Souvent, les enfants sont achetés ou enlevés pour effectuer des travaux. Photo : FaiQe Sumer, CC BY-SA 4.0 , via Wikimedia Commons

Chers enfants, connaissez-vous vos droits ? Partie 9 : La lutte contre la vente d’enfants

20 novembre 2023

Dans cette série, De Piwitsch et le Service des droits de l’enfant vous expliquent ce que dit la Convention des Nations Unies relative aux droits de l’enfant.

Imagine que tu sois traité comme une chose et vendu. Tu devrais dire au revoir à ta famille et tu serais emmené dans un endroit qui t’est étranger, chez des gens que tu ne connais pas. Tu devrais y travailler et tu serais maltraité.

Cela ressemble à un cauchemar.

Mais c’est malheureusement la réalité pour de nombreux enfants dans le monde. L’UNICEF, l’agence des Nations unies pour l’enfance, estime que plus d’un million d’enfants sont vendus ou enlevés chaque année dans le monde. Cela se produit principalement dans les pays où les familles vivent dans une grande pauvreté.

Souvent, les trafiquants d’enfants, c’est-à-dire les personnes qui veulent acheter des enfants, promettent aux familles pauvres que les enfants auront un bel avenir si la famille les vend. Comme les familles ne savent pas comment survivre, elles espèrent que les enfants seront mieux soignés s’ils vivent avec d’autres personnes.

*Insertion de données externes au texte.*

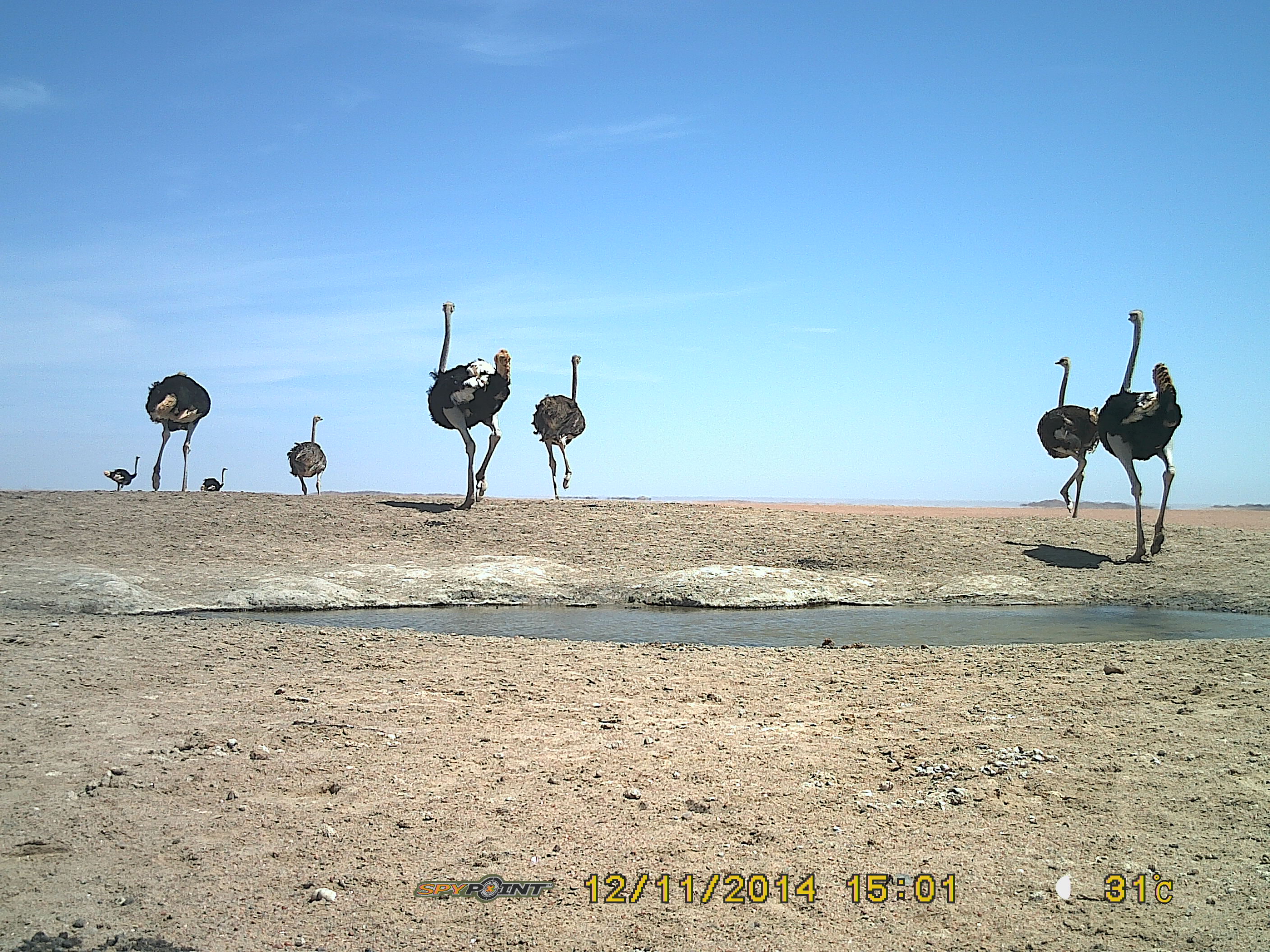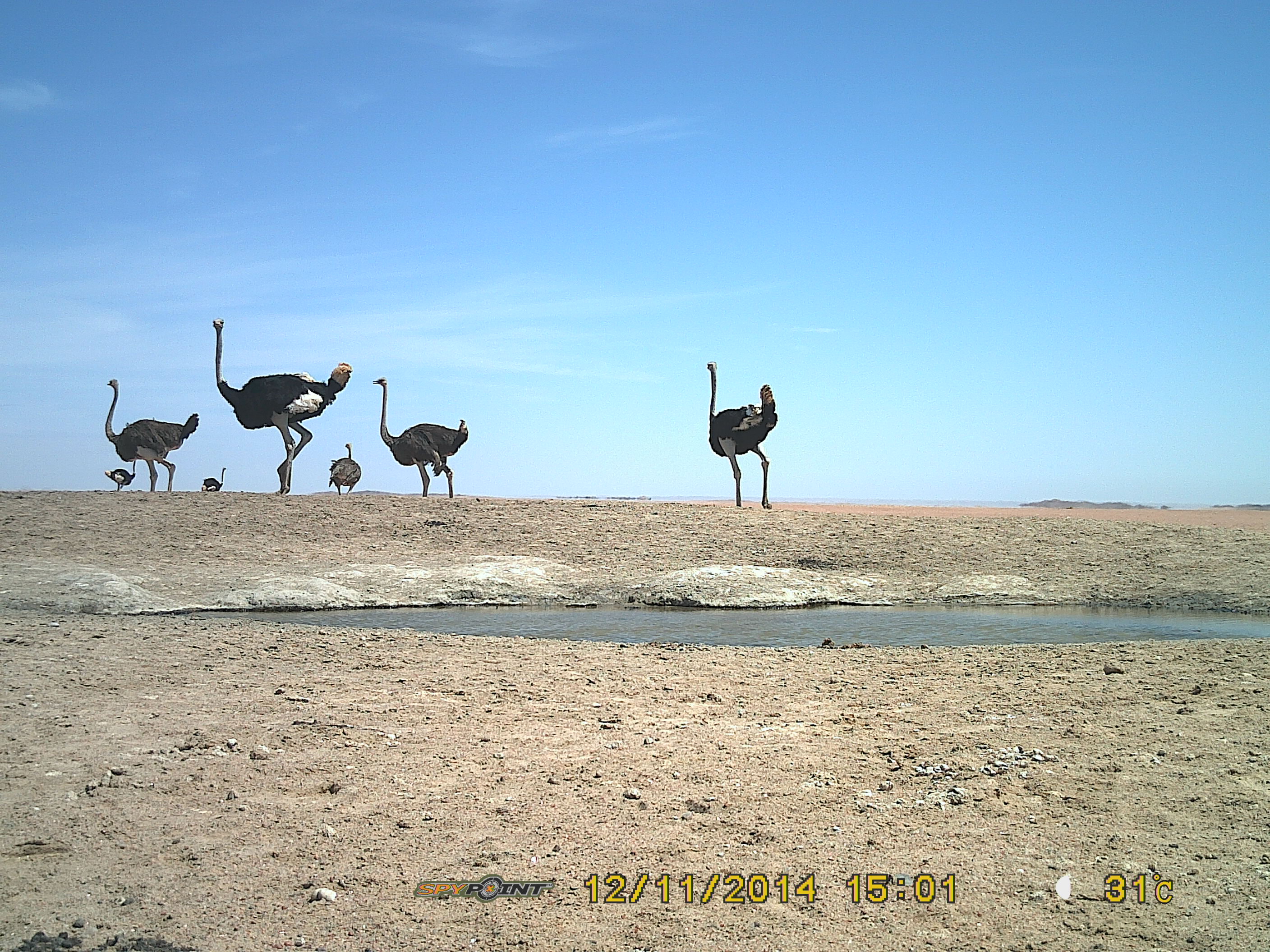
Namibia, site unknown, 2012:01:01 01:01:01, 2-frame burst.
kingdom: Animalia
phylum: Chordata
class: Aves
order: Struthioniformes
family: Struthionidae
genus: Struthio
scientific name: Struthio camelus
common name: common ostrich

Traités comme des esclaves

Malheureusement, ce n’est pas souvent le cas. Les enfants vendus ou enlevés sont très souvent traités comme des esclaves, c’est-à-dire comme la propriété de l’adulte qui les a achetés ou enlevés. Ils sont contraints de travailler, voire de voler pour faire gagner de l’argent à leurs propriétaires.

Souvent, ils sont revendus à d’autres personnes, abusés sexuellement ou même envoyés à la guerre pour combattre. Ils sont privés de tous leurs droits et sont souvent maltraités. Ils n’ont pas le droit d’aller à l’école, ils n’ont pas de temps libre et ne peuvent pas non plus retourner dans leur famille. Lorsqu’ils tombent malades, personne ne s’occupe d’eux et ils doivent donner l’argent qu’ils ont gagné.

Le 30 juillet est la Journée internationale contre la traite des êtres humains, c’est-à-dire contre l’enlèvement et la vente d’êtres humains. L’objectif de cette journée est d’attirer l’attention sur le sort de ces personnes et de ces enfants.

Ce que cela signifie pour toi

La traite des êtres humains est interdite partout dans le monde. Au Luxembourg, tout est mis en œuvre pour protéger les enfants contre l’enlèvement et la traite.  Si malgré tout un enfant disparaît au Luxembourg, une alerte est immédiatement déclenchée et d’autres pays la reçoivent également.

Les pays collaborent alors étroitement pour retrouver rapidement les enfants disparus et mettre en prison les trafiquants d’enfants afin qu’ils ne puissent plus nuire.

Les personnes qui font cela à d’autres personnes et qui sont arrêtées sont sévèrement punies. Au Luxembourg, les trafiquants risquent de trois à dix ans de prison et des amendes allant jusqu’à 100.000 euros. 

Toi aussi, tu peux contribuer à ta propre protection et à celle des autres enfants. Les ravisseurs essaient souvent d’attirer les enfants dans leur véhicule en leur promettant des bonbons, des jouets ou des animaux mignons à leur donner ou à leur montrer.

Si une personne étrangère t’aborde de manière inattendue en jouant ou sur le chemin de l’école, dis résolument et à haute voix « NON », cours et alerte immédiatement une personne de confiance.

Source : UNICEF

Texte de la convention :

Article 35 : mesures contre l’enlèvement et la traite des enfants

Les Etats parties prennent toutes les mesures appropriées sur les plans national, bilatéral et multilatéral pour empêcher l’enlèvement, la vente ou la traite d’enfants à quelque fin que ce soit et sous quelque forme que ce soit.